African women are brave, and there cannot be just one day to celebrate them
By Diana Alaroker, Global Fellow from Uganda
In Northern Uganda, where I grew up, educating a young girl like myself was not a priority. My culture is patrilineal, so my worth would have been negligible in many other families. Indeed, the dropout rate for girls in my region is 78% for primary school. Girls are a currency of exchange, many of us groomed to be housewives from the age of ten. And at the age of seventeen, we are considered ready for marriage. As early as 5am, while it is still dark, very quiet and cold outside, the day has begun for an African woman. Her tasks are largely domestic, including housekeeping, child rearing, fetching water, cooking and tending to the community’s needs. Women in Uganda work two thirds of the total labour hours and produce 70 percent of the nation’s food, yet earn only 10 percent of its income and own less than one percent of its property.

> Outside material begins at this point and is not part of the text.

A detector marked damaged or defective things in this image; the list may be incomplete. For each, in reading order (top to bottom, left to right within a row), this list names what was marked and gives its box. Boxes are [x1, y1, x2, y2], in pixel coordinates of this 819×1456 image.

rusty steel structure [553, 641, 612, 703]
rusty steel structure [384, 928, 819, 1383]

Many African women awake to responsibilities which are overwhelming and challenging at times, responsibilities they have to face as and when they come. The countless sacrifices that they make just to see their children and spouses happy can never be paid back; they are priceless.

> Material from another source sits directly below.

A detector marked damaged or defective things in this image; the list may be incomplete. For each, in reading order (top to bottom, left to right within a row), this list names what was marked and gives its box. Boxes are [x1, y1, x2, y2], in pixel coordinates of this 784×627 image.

Polygamy, which is a norm in the Acholi culture, makes the situation worse, which exacerbated after the conflict in Northern Uganda. Men often elope with other women with whom they feel they are “better off,” leaving their wives with the responsibility of raising the children and providing for the family. For the woman who has been deserted, playing the role of both parents in the lives of their children is quite challenging and hectic.

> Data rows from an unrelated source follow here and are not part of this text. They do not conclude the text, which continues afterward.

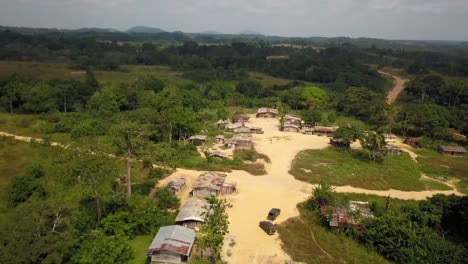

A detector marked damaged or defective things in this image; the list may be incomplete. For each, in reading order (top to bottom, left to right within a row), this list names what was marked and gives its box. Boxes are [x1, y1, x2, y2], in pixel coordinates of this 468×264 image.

rusty metal roof [147, 224, 197, 256]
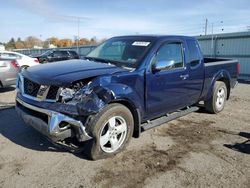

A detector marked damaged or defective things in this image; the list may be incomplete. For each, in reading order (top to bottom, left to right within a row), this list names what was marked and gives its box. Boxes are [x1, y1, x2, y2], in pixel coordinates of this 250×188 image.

crumpled hood [22, 59, 126, 86]
front bumper damage [15, 97, 92, 142]
damaged front end [16, 74, 115, 148]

With little or no education, they are unable to get employment in any formal sector, so most of them opt for small businesses, which usually generate little profit, but give them time to attend to their responsibilities at home. And with these small profits, they are able to send their children to school to attain education which they themselves were unable to get.
African women are brave, and there cannot be just one day to celebrate them. Every day should be a day where we respect the dignity of women.